Госпожа де ла Бодрэ, единственная из всех услышавшая слова Бьяншона, ответила на них такой тонкой, но вместе с тем такой горькой усмешкой, что врач разгадал секрет семейной жизни владелицы замка, преждевременные морщины которой занимали его с утра. Но сама-то Дина не разгадала мрачного пророчества, заключавшегося в последних словах мужа, — пророчества, которое покойный аббат, добряк Дюре, не преминул бы ей объяснить. Маленький ла Бодрэ перехватил во взгляде, который Дина бросила на журналиста, кидая ему обратно этот мяч шутки, ту мимолетную и лучистую нежность, что золотит взгляд женщины в час, когда кончается осторожность и начинается увлечение. Дина так же мало обратила внимания на призыв мужа соблюдать приличия, как Лусто не принял на свой счет лукавых предостережений Дины в день своего приезда.

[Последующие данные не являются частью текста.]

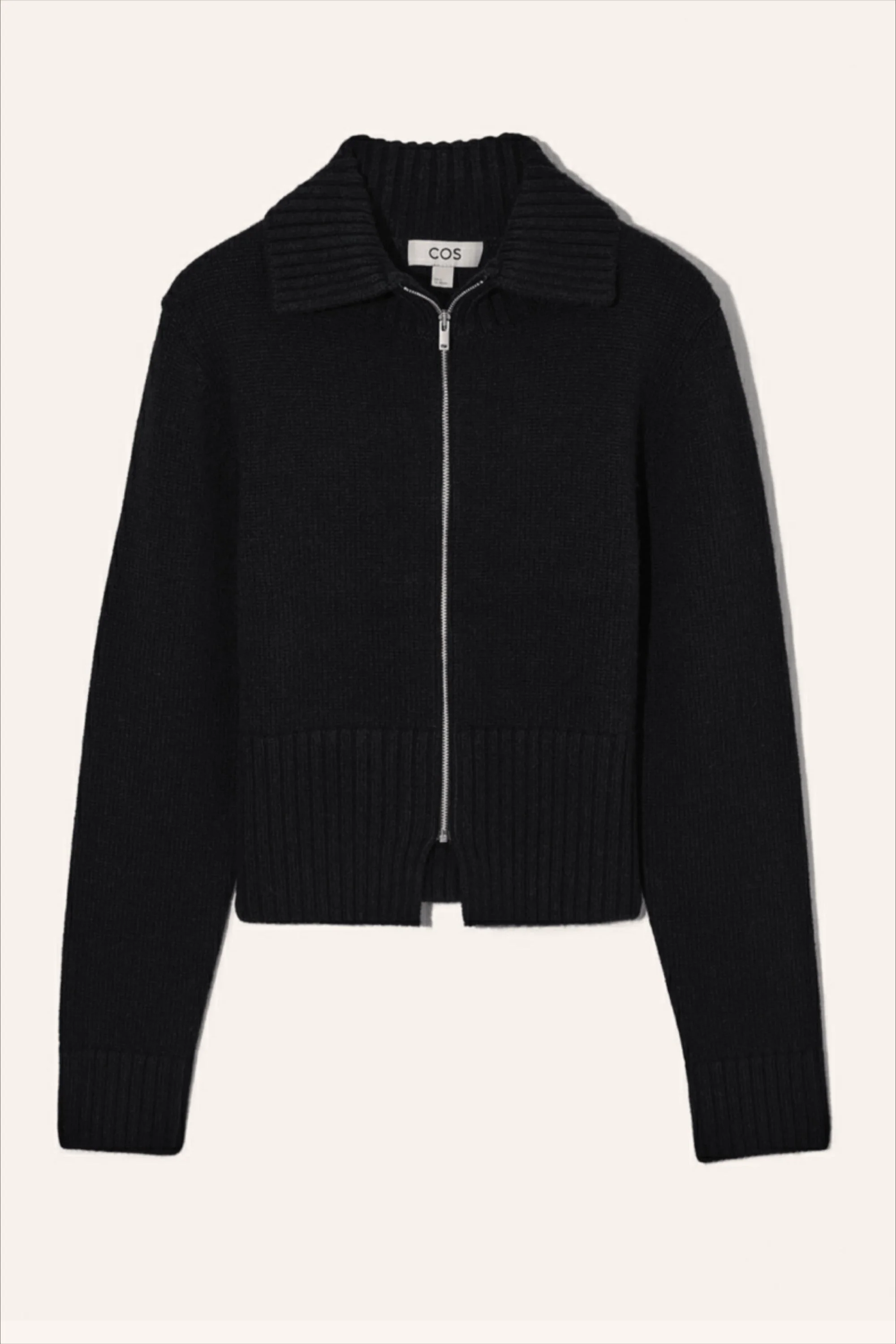 Casual Wool Blend Short Cardigan - Image 7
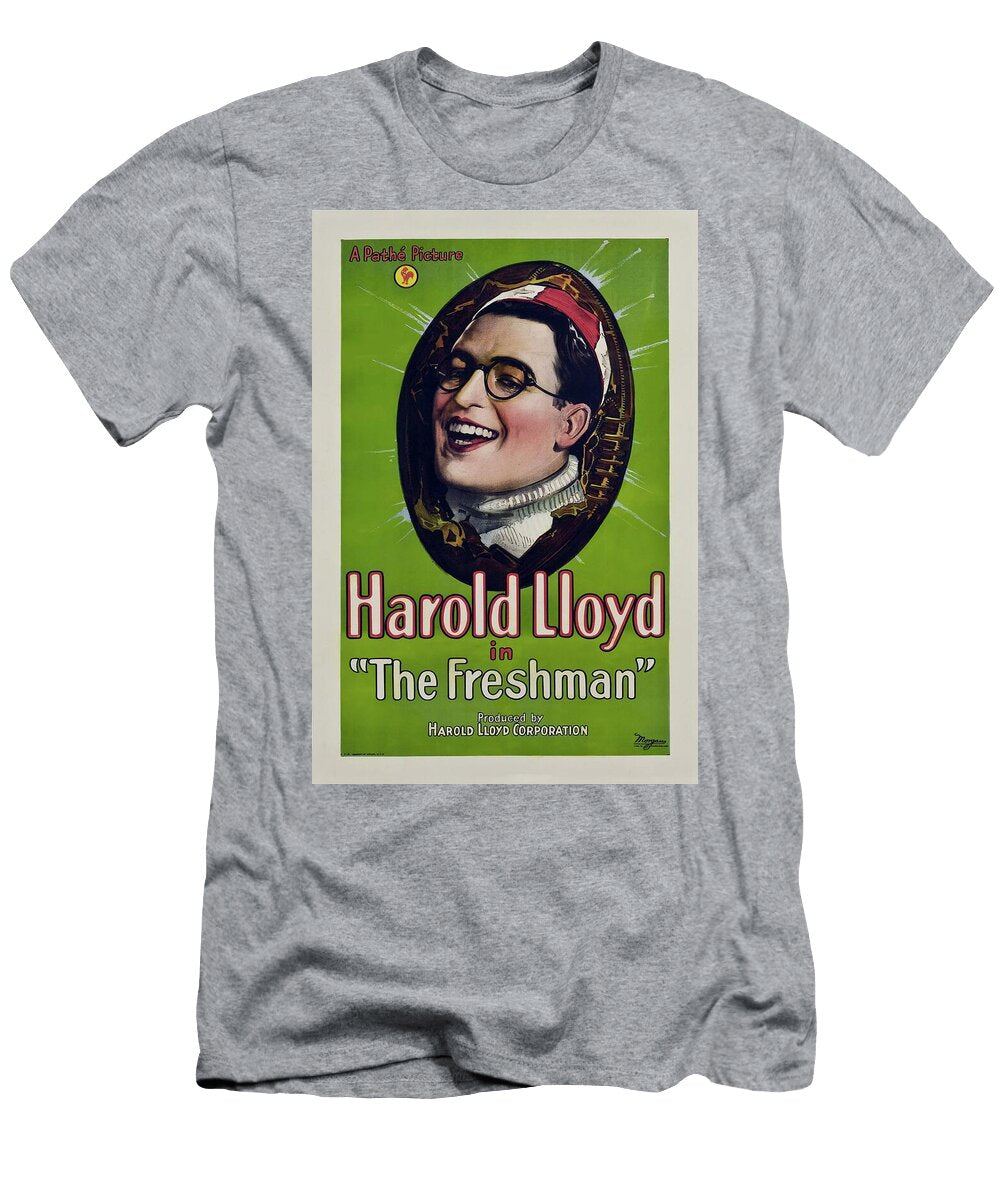 Harold Lloyd in the Freshman Esoterica Art Agency T-Shirt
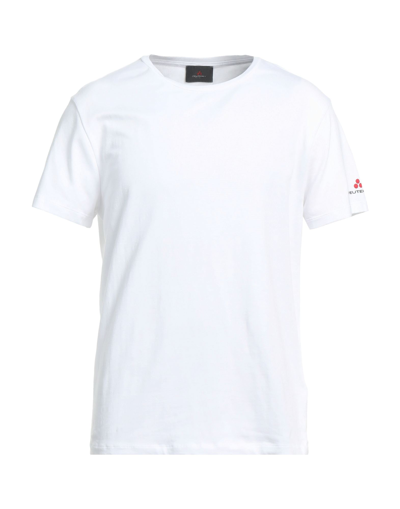 Peuterey T-shirts In White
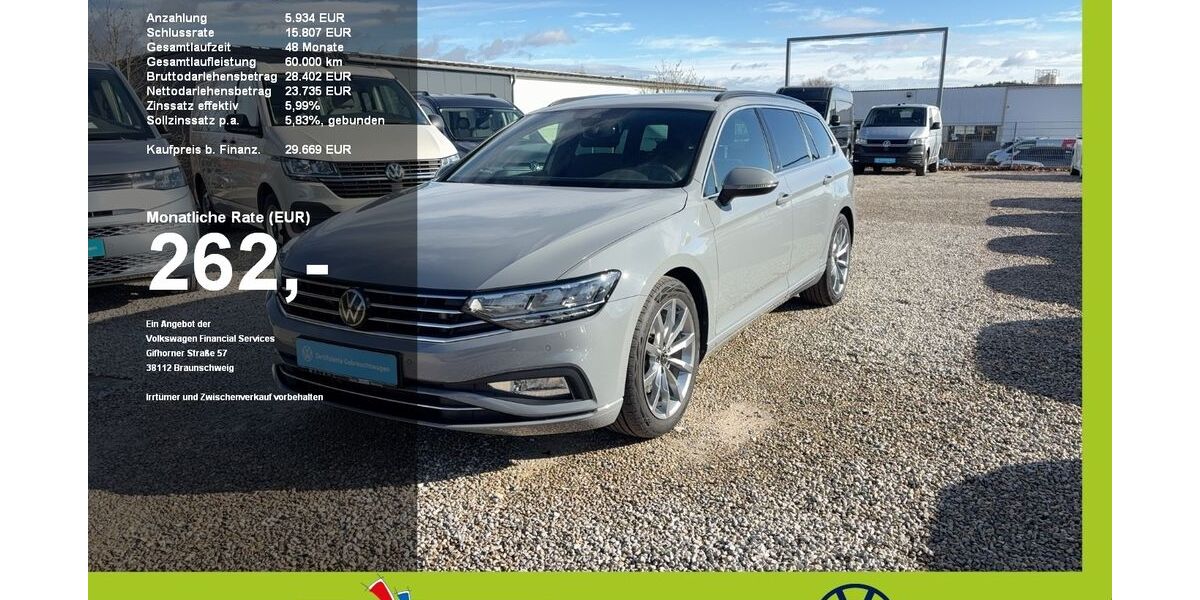 VW Passat Variant 37.749 km 29.410 &euro; Mainburg 84048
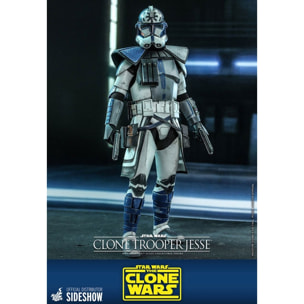 Star Wars The Clone Wars Action Figura 1/6 Clone Trooper Jesse 30 Cm Hot Toys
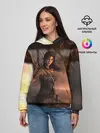 Женское худи / TOMB RAIDER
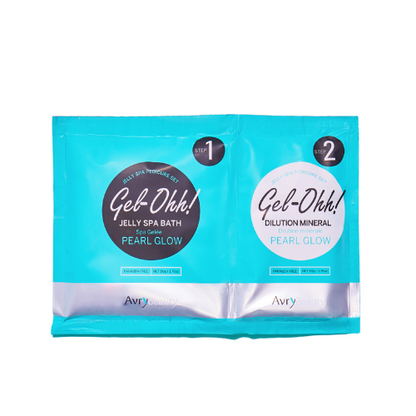Jelly Spa De Pies Gel Ohhh! Pearl Glow AVRY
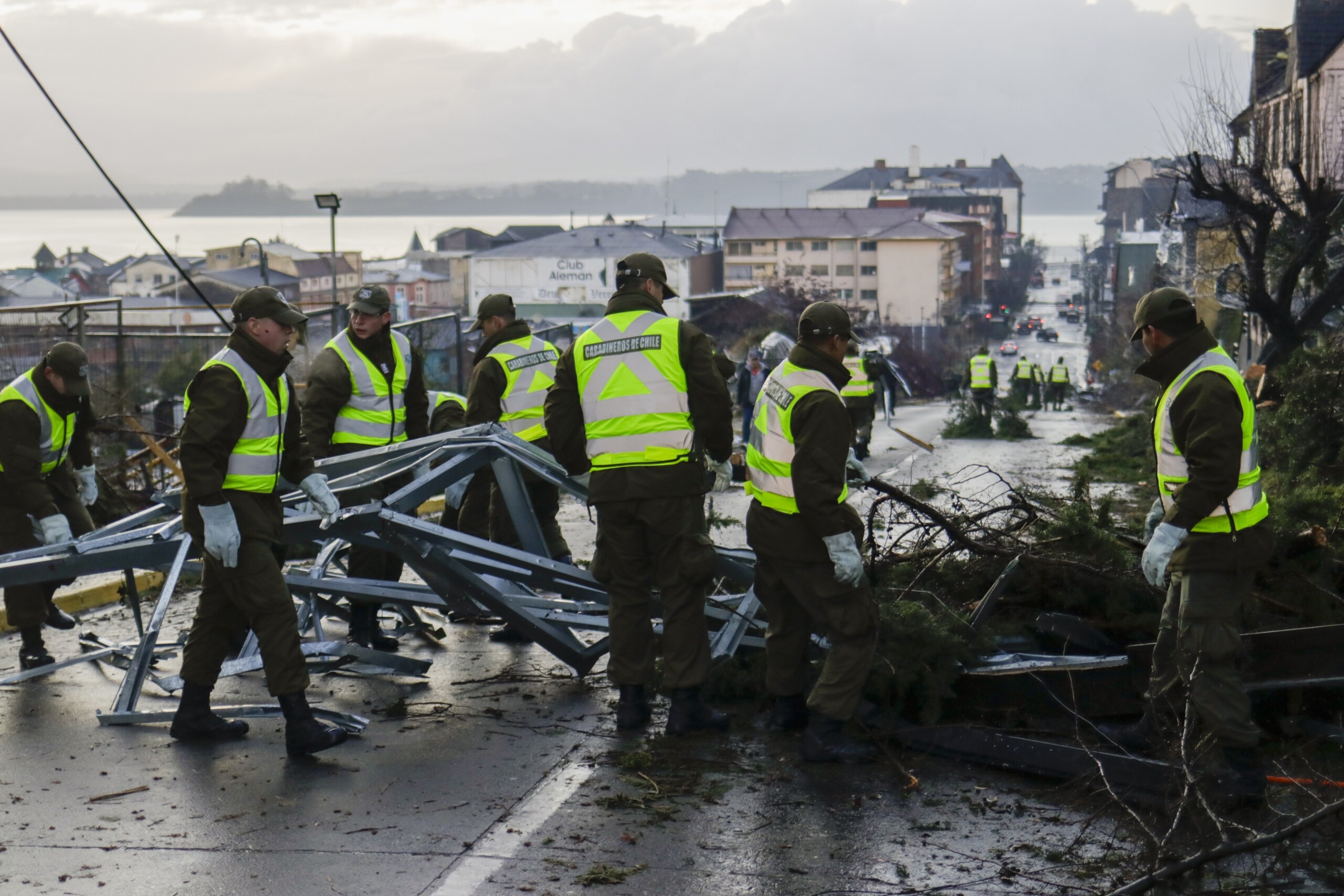 Earthquakes, magnitude 6.5 tremor in Chile Earthquakes, magnitude 6.5 tremor in Chile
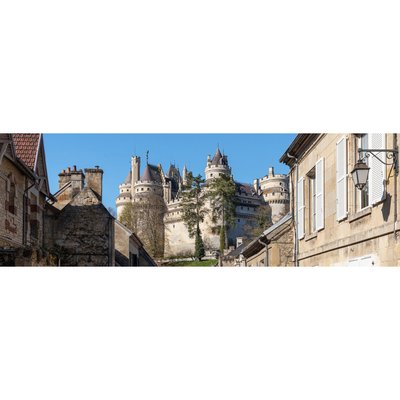 Tableau sur toile chateau de Pierrefonds Compiègne CEANOTHE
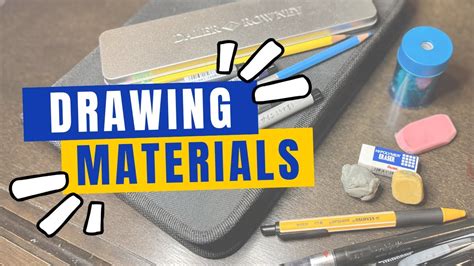 The Ultimate Guide To Essential Drawing Materials For Beginner Artists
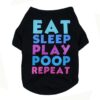 Eat Sleep Play Poop Repeat Pet T-Shirt product detail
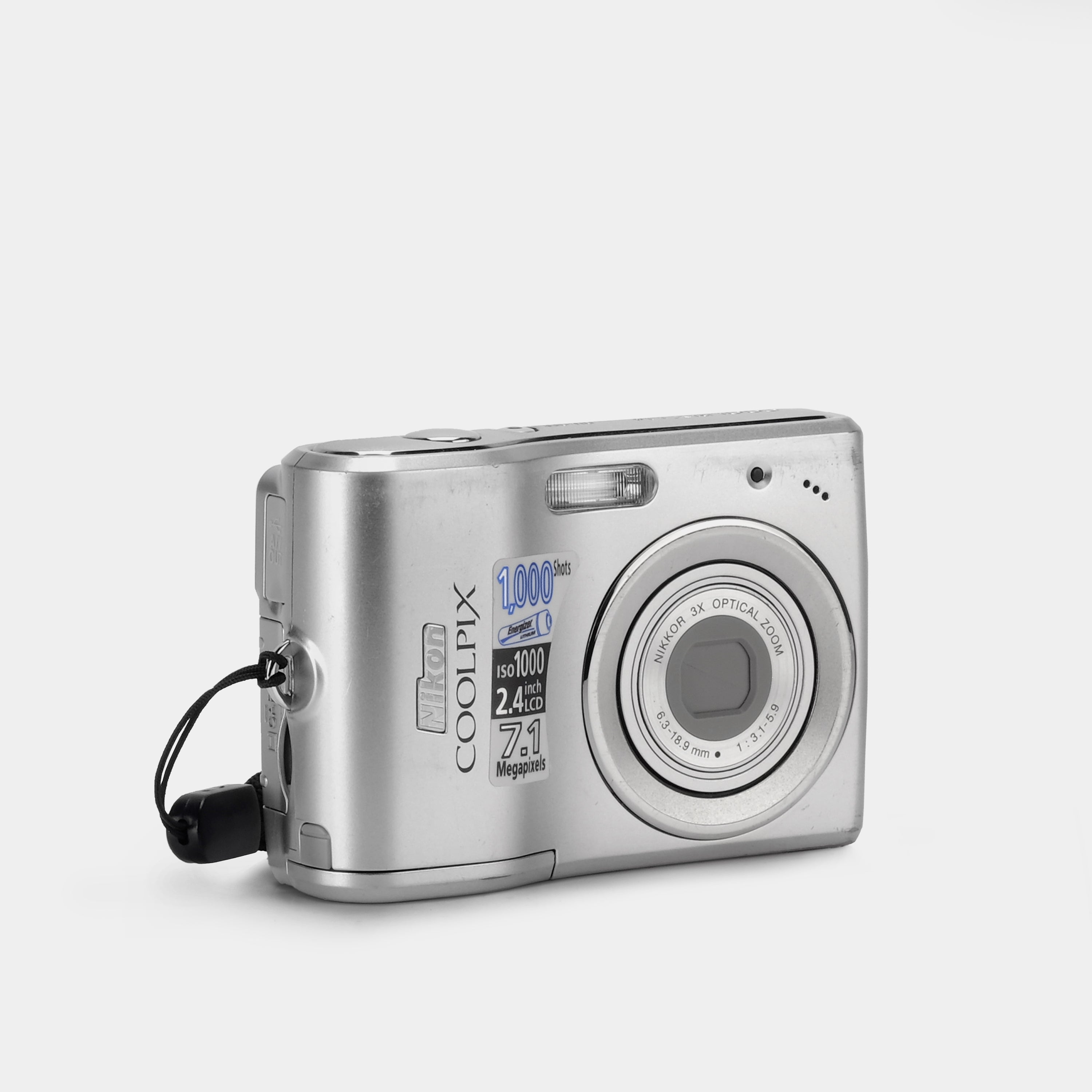 Nikon Coolpix L14 Point and Shoot Digital Camera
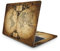 Sticker Master Old Historic World Map Art Laptop Vinyl Sticker Skin Cover 13 14 15 Inch Notebook Decal for MacBook Asus Acer Hp Lenovo Huawei Dell Ms Toshiba Custom Size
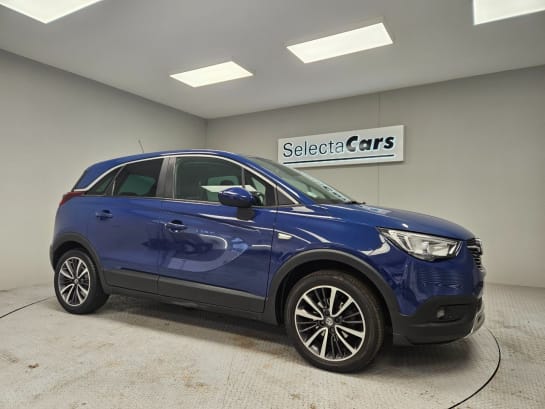 A null VAUXHALL CROSSLAND X 1.2 Turbo GPF Elite Nav SUV 5dr Petrol Auto Euro 6 (s/s) (110 ps)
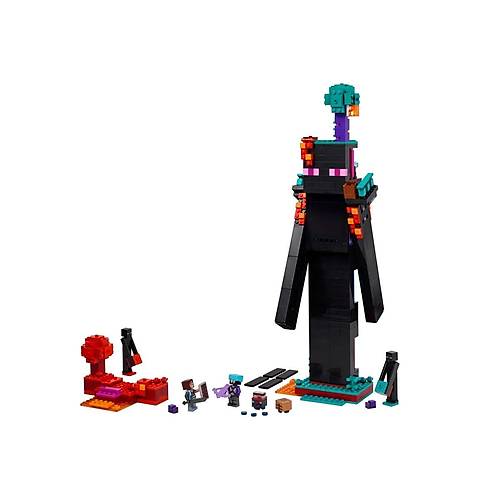 21279 Lego Minecraft Enderman Kulesi 867 para +9 ya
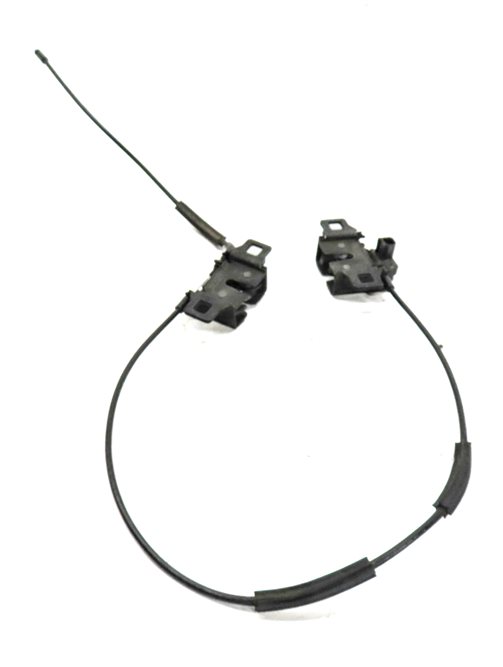 Thumbnail 2: 2018 LAND ROVER DISCOVERY (L462) FRONT HOOD LID LEFT & RIGHT LATCH CABLE SET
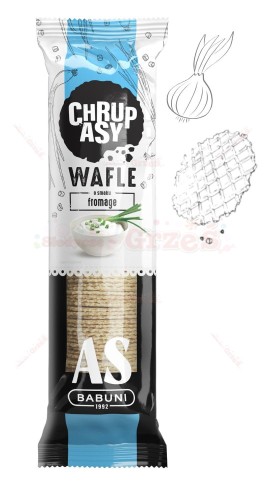 Chrupasy wafle fromage 90g AS babuni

Всякий бы на месте Бьяншона удивился быстрому успеху Лусто; но его даже не задело предпочтение, какое Дина выказала Фельетону в ущерб Факультету, — настолько был он врач! Действительно, Дина, благородная сама, должна была быть чувствительнее к остроумию, чем к благородству. Любовь обычно предпочитает контрасты сходству. Прямота и добродушие доктора, его профессия — все служило ему во вред. И вот почему: женщины, которым хочется любить, — а Дина столько же хотела любить, сколько быть любимой, — чувствуют бессознательную неприязнь к мужчинам, всецело поглощенным своим делом; такие женщины, несмотря на свои высокие достоинства, всегда остаются женщинами в смысле желания преобладать. Поэт и фельетонист, ветреник Лусто, щеголявший своей мизантропией, являл собой пример той душевной мишуры и полупраздной жизни, которые так нравятся женщинам. Твердый здравый смысл, проницательный взгляд Бьяншона, действительно выдающегося человека, стесняли Дину, не признававшуюся самой себе в своем легкомыслии; она думала: «Доктор, может быть, и выше журналиста, но нравится он мне меньше». Потом, размышляя об обязанностях его профессии, она спрашивала себя, может ли когда-нибудь женщина быть чем-то иным, кроме «объекта наблюдения», в глазах врача, который в течение дня видит столько «объектов»! Первое из двух изречений, вписанных Бьяншоном в ее альбом, было результатом медицинского наблюдения, слишком явно метившего в женщину, чтобы Дина не почувствовала удара. Наконец Бьяншон, которому практика не позволяла длительного отсутствия, завтра уезжал. А какая женщина, если только ее не поразила в сердце мифологическая стрела купидона, может принять решение в такое короткое время? Бьяншон заметил эти мелочи, производящие великие катастрофы, и в двух словах изложил Лусто своеобразное суждение, вынесенное им о г-же де ла Бодрэ, живейшим образом заинтересовавшее журналиста.